Our politicians have no souls. Few in the synchronous head-bobbing press stand up and ask what an email questions: “Why are they (ruling and opposition leaders) not grounding themselves to change the destiny of the poor instead of playing politics and fattening their fortunes while straddling across their luxury-lined penthouses and palaces abroad?”

“What could be better than President Zardari(and Mian Nawaz Sharif & company) taking a lead and setting up a historical precedence,” writes Naeem Sadiq in the blogosphere. “He could easily bring back what is already well recorded fortune. He could then make a public declaration asking all his countrymen to do the same. Even if the 100 billion dollar estimate is a twenty times exaggeration, we could still have $10 billion of our own – enough to restart a new Pakistan.”

At a wedding I meet a Pakistani who lives in Qatar. He has horror stories to tell. “My friends want to set up businesses in Pakistan, but are waiting for this government to go because it suffers from a huge trust deficit.”

If President Zardari wants to complete five years as he vows he will, he needs to coral his cronies. He needs to be a model of humility, honesty and hard work himself. He needs to bring traction to issues crying out loud for resolution like accountability; good governance; transparency in public dealing; and jobs on merit. These are moral certitudes that apparently don’t matter to our rulers. They feel they can do no wrong. The chief justice of the Supreme Court; ministers Makhdoom Amin Fahim and Farooq Naek appear immune to national outrage, media and public animadversion, when their daughters receive undue favours; ministers Khurshid Shah and Naveed Qamar make a production of their sons’ marriages by blatantly misusing their clout.

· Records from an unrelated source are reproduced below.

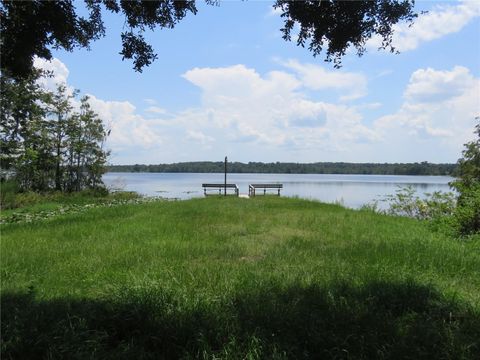 A home in OCKLAWAHA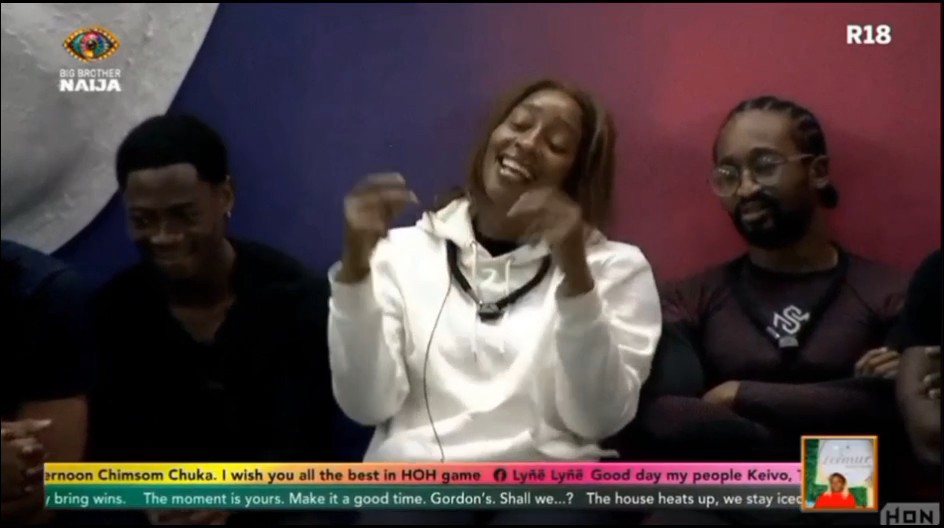 The beautiful moment Bigge played Sheba's favorite song 🤭 🎥: Big Brother Naija #BBNaija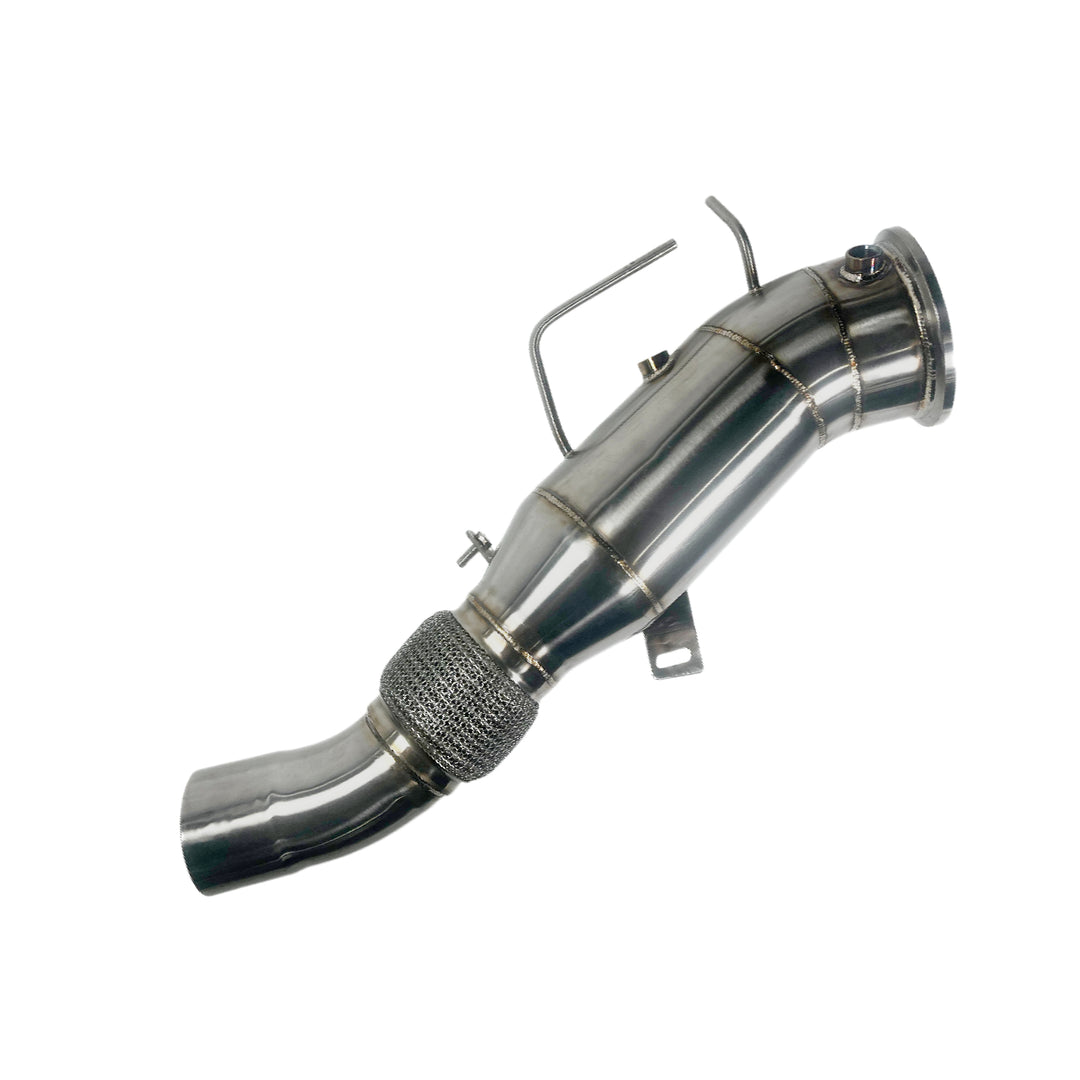 BMW B58 Gen 3 Downpipe – Side View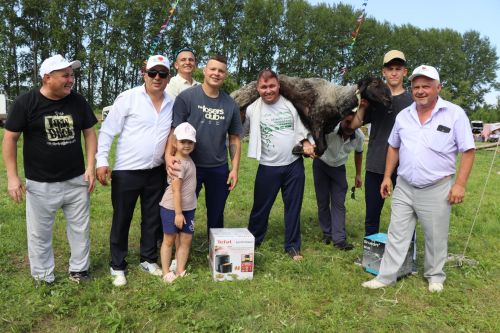 День села в Курманаеве прошел после трехлетнего перерыва
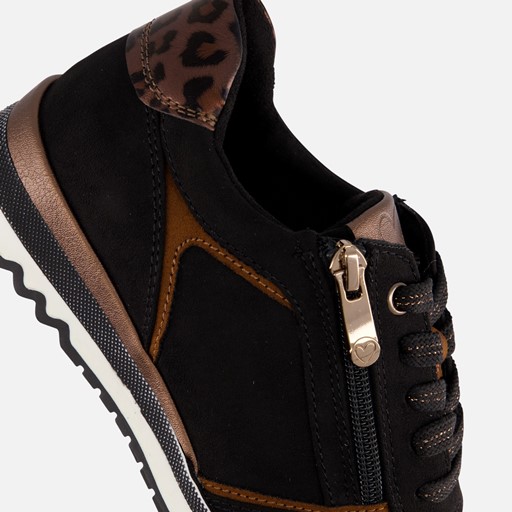 Marco Tozzi Sneakers zwart Synthetisch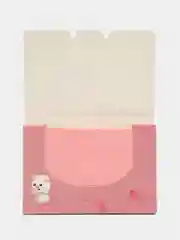 Фиолетовый матирующие салфетки для лица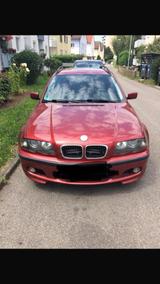 BMW E46 320d Touring  - BMW 320 aus 2000: Kombi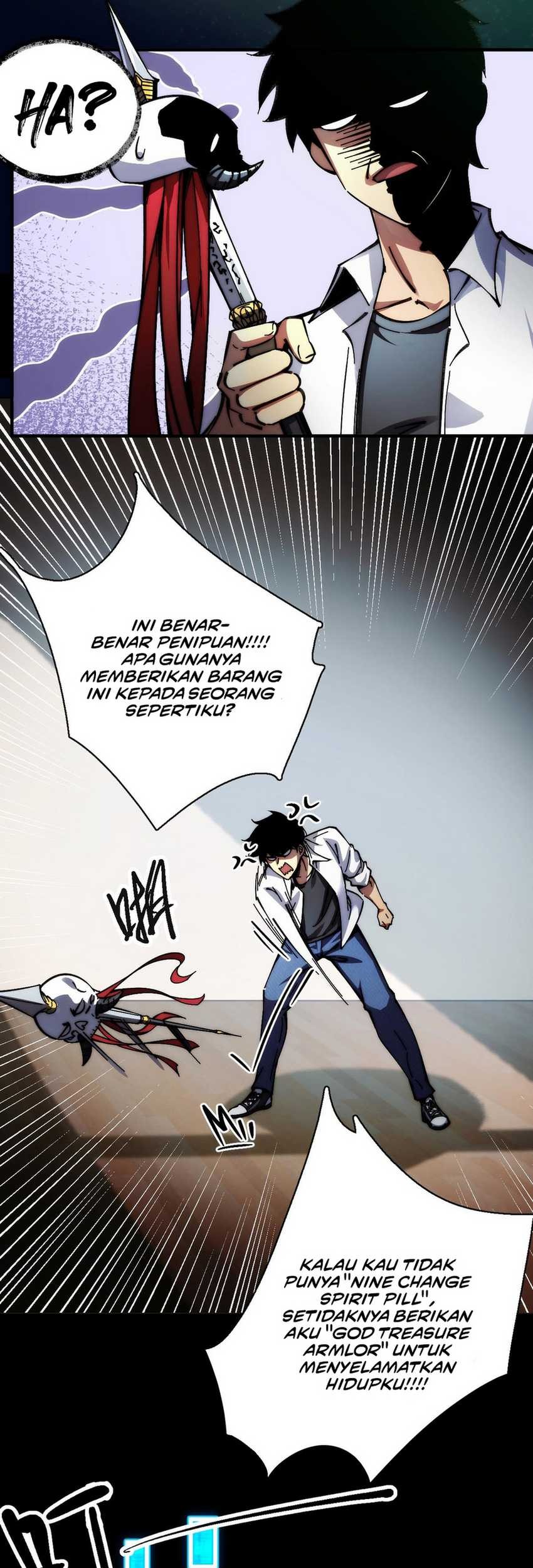 Doomsday꞉ The Emperor’s Banner Invites All Female Disciples to Take Their Seats Chapter 1 Gambar 101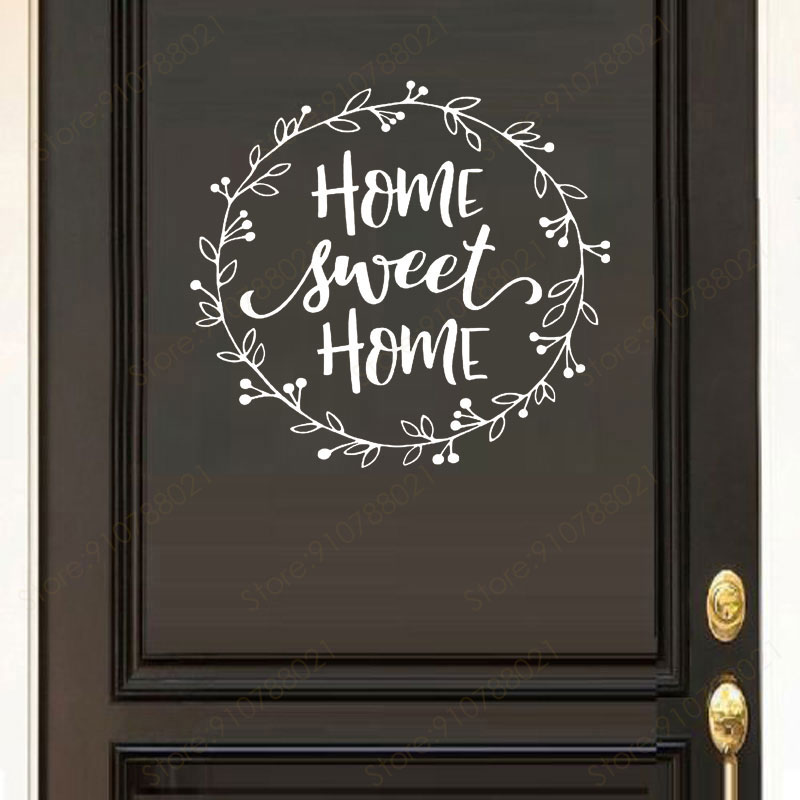 Home Sweet Home Quotes Wall St - Interior Design Quotes ulasan dan harga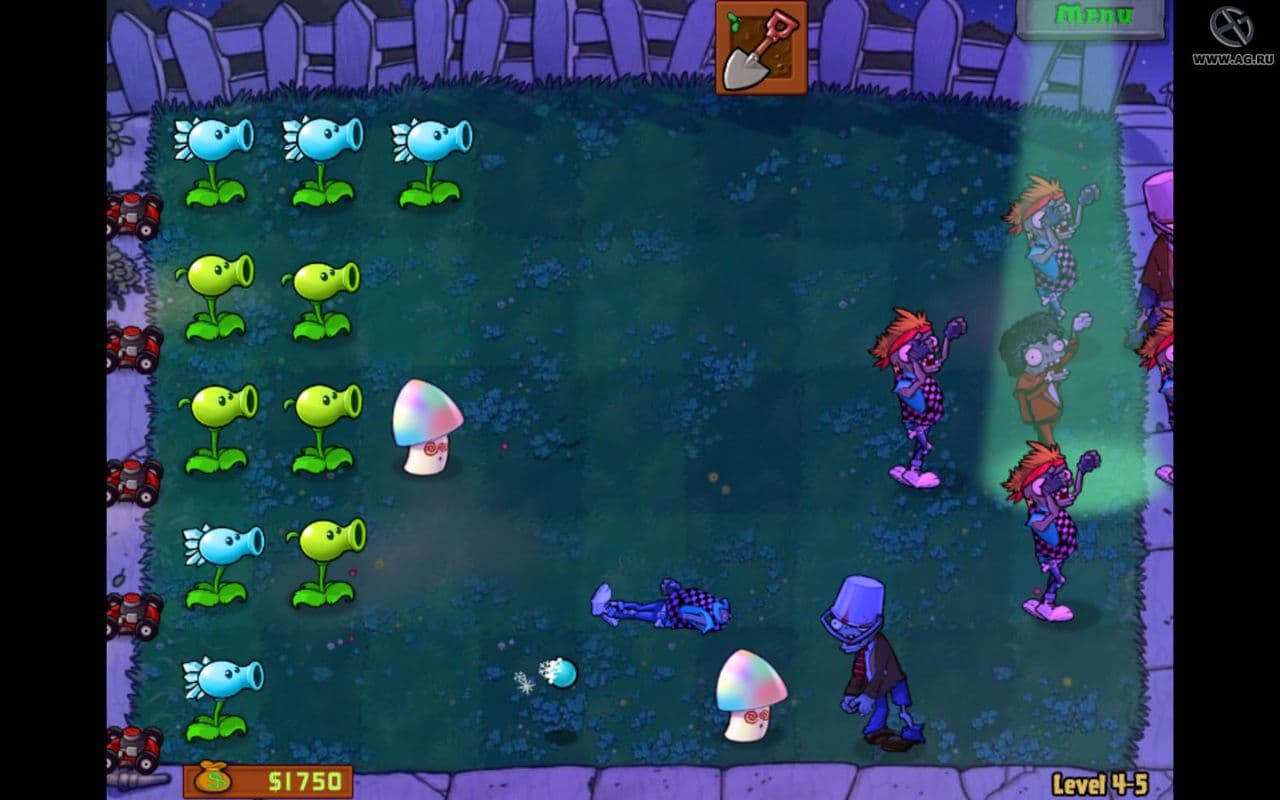 Captura 6 de Plants vs. Zombies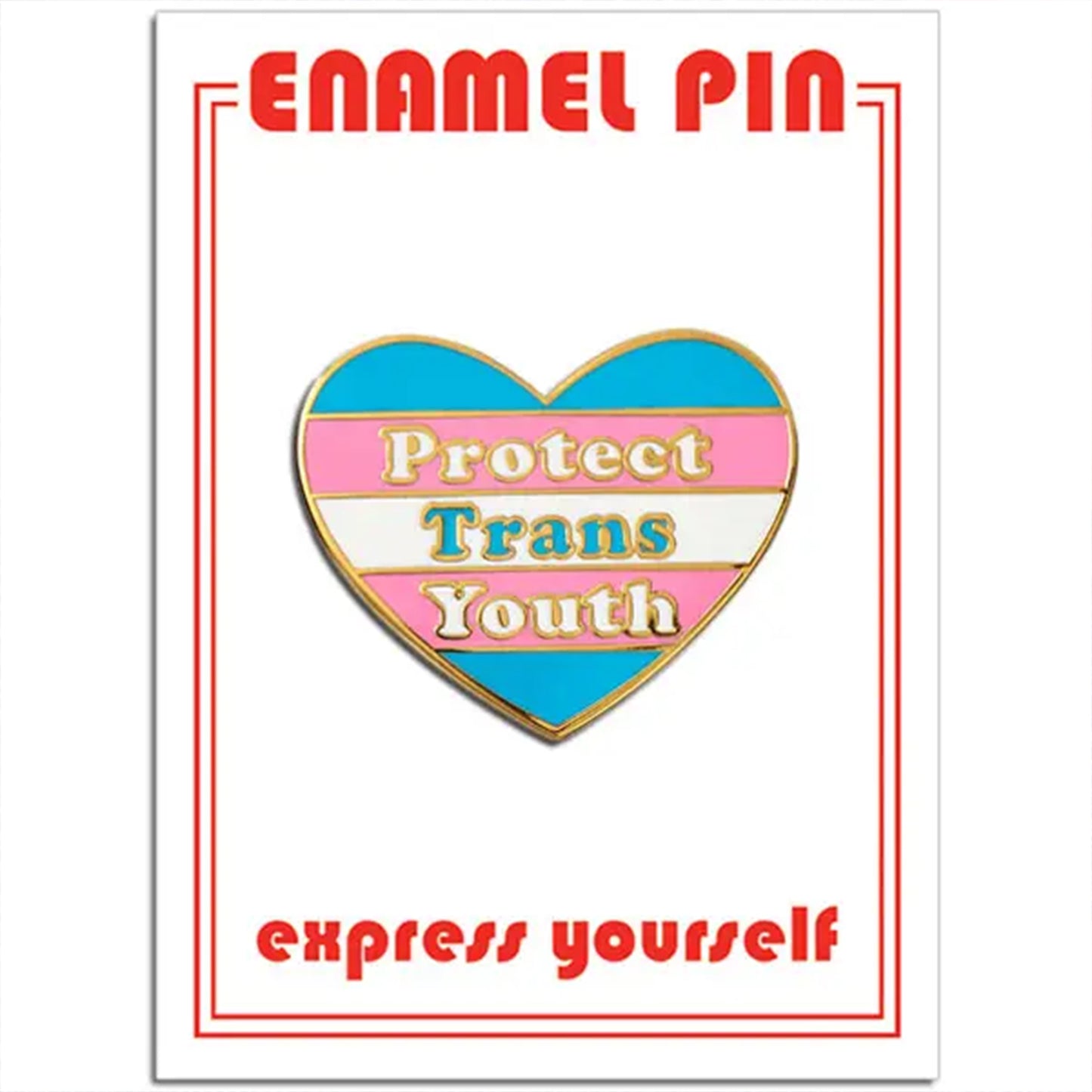 Protect Trans Youth Pin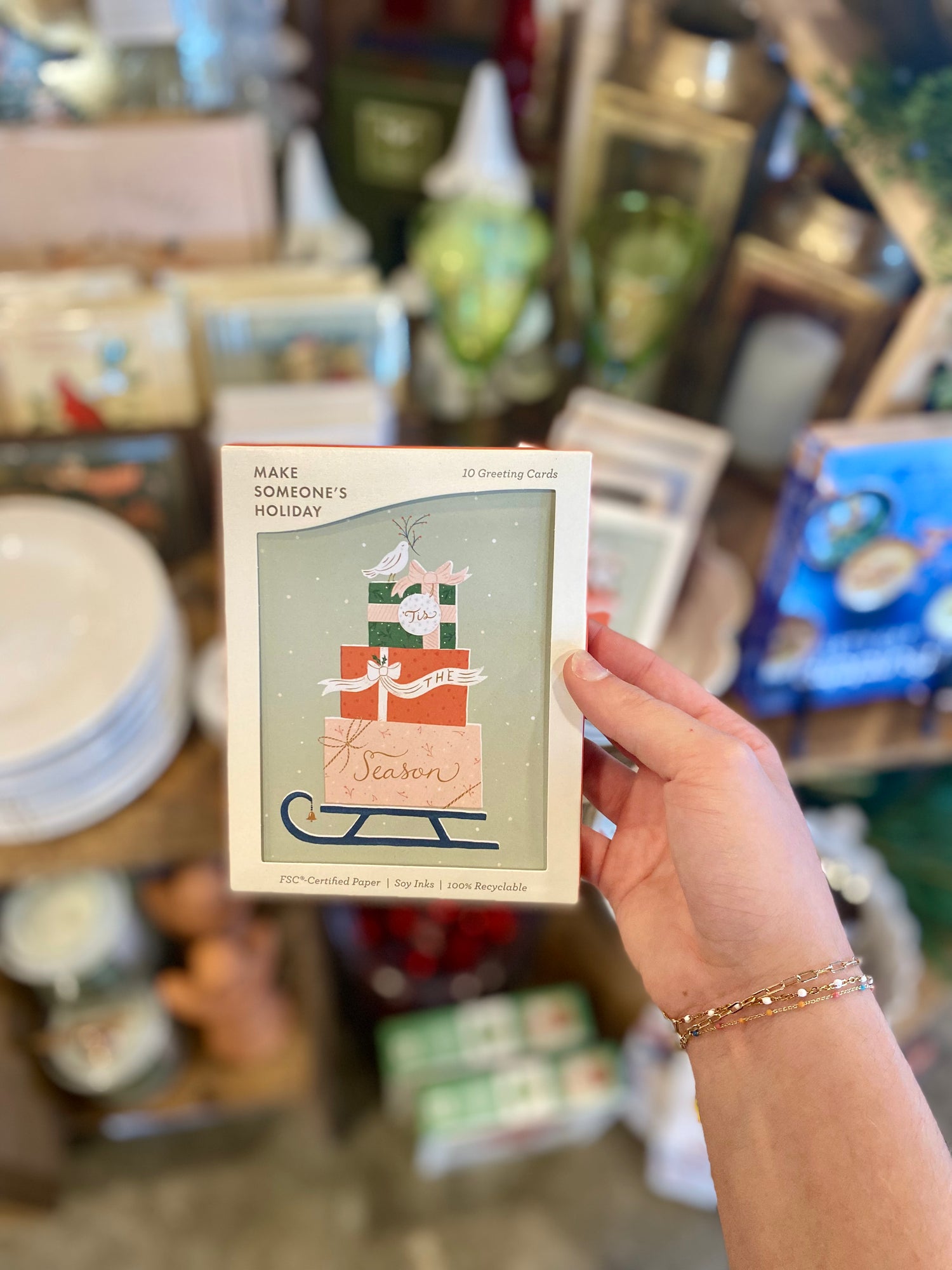 Gifting Sleigh : Card Set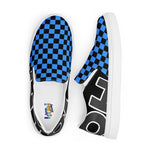 HYOH Racing Slip On Blue with Logo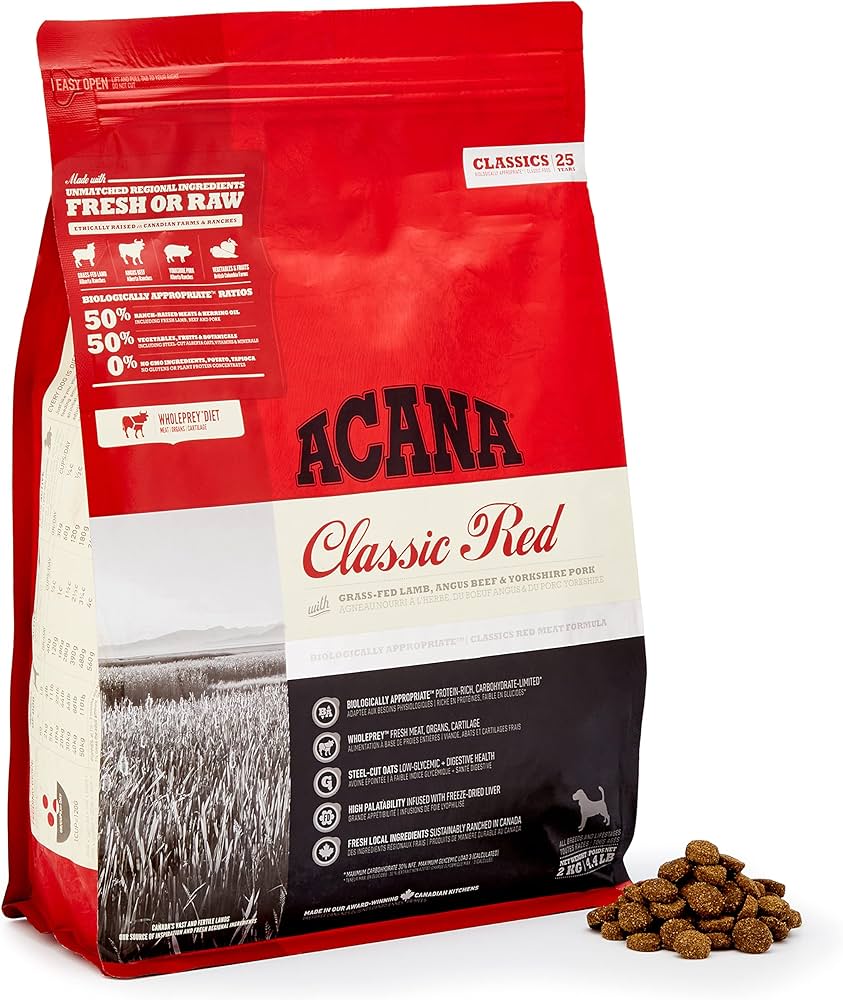 アカナ　RED MEAT RECIPE 2kg✖️2袋 Amazon.co.jp: 【正規品】アカナ レッドミートレシピ 2㎏ : ペット用品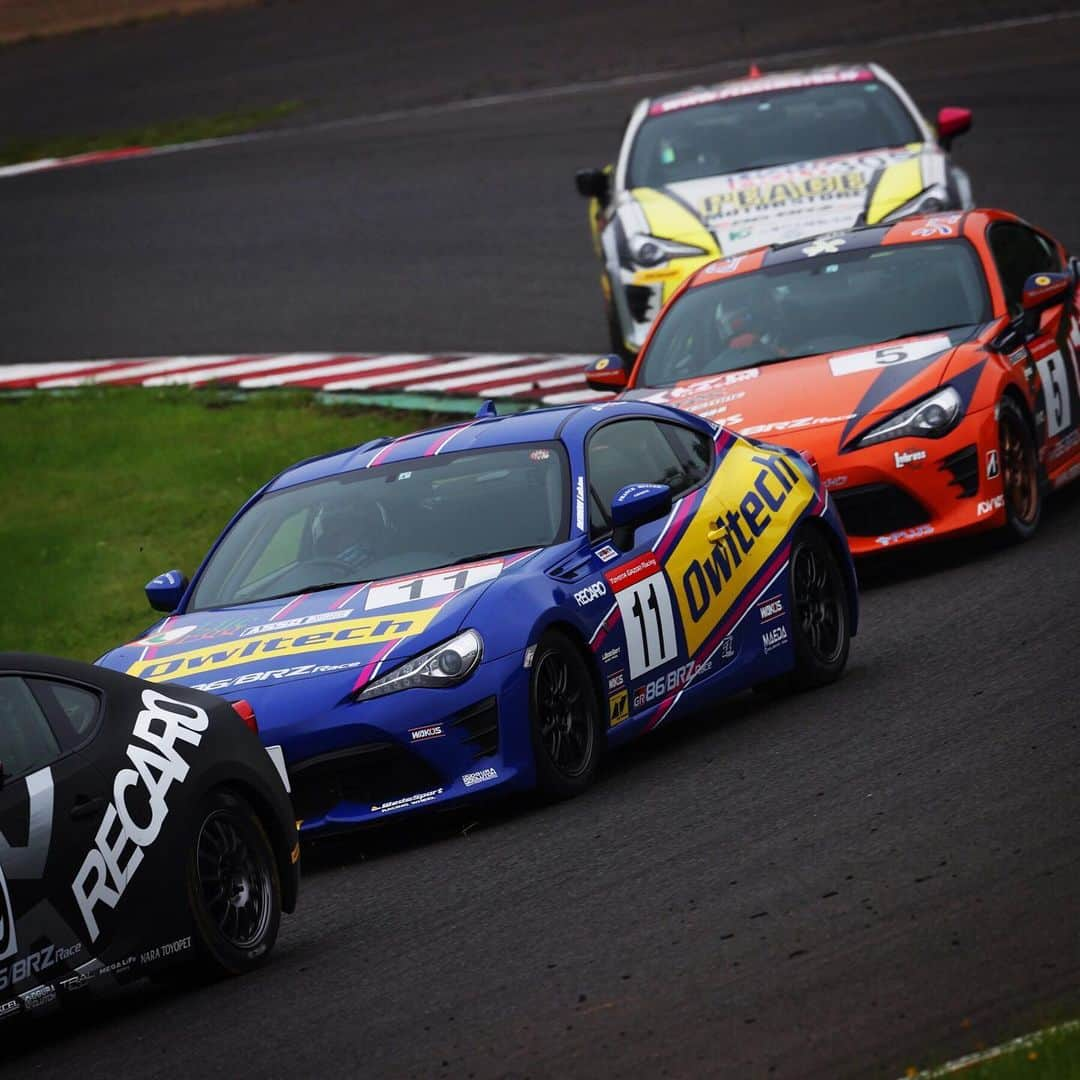 脇阪寿一さんのインスタグラム写真 - (脇阪寿一Instagram)「『三橋仁明写真館』  GR 86/BRZ Race Rd1 SUGO QF 18th  Race1 13th  #gr86brzrace #toyota #86 #assomotorsports #Owltech」7月25日 21時28分 - juichiwakisaka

Why does the PPP turn into a juggernaut whenever it gets power, behaving as if Pakistan is their personal playing ground?

President Zardari figures as one of the 20 ‘People Who Mattered’ in Time magazine. The list has winners as well as losers. There is for example the Olympic super swimmer Michael Phelps; Sarah Palin- impersonator and comedienne Tina Fey; self-help guru of The Purpose Driven Life Rick Warren whom Obama has assigned the invocation at his presidential inauguration; and powerhouse Hillary Clinton. Included also are losers like failure George Bush, blackmailer Rod Blagojevich; also-ran John McCain; foxy Somali Pirates and dictator Robert Mugabe!

So what do you think – which list will you put President Zardari in - the winners or the losers category?

Email: aniaz@fas.harvard.edu

2 comments:

Tim Gunter said...

I am afraid Zardari may be one of the losers, but he hasn't been in there in a long enough time for me to say. He is getting what Musharraf has left to him.

Abdul said...

Tim, I agree. I suspect some people, mostly the supporters of the unholy nexus of Mullah and Military in Pakistan, are getting impatient with the nascent democratic set up.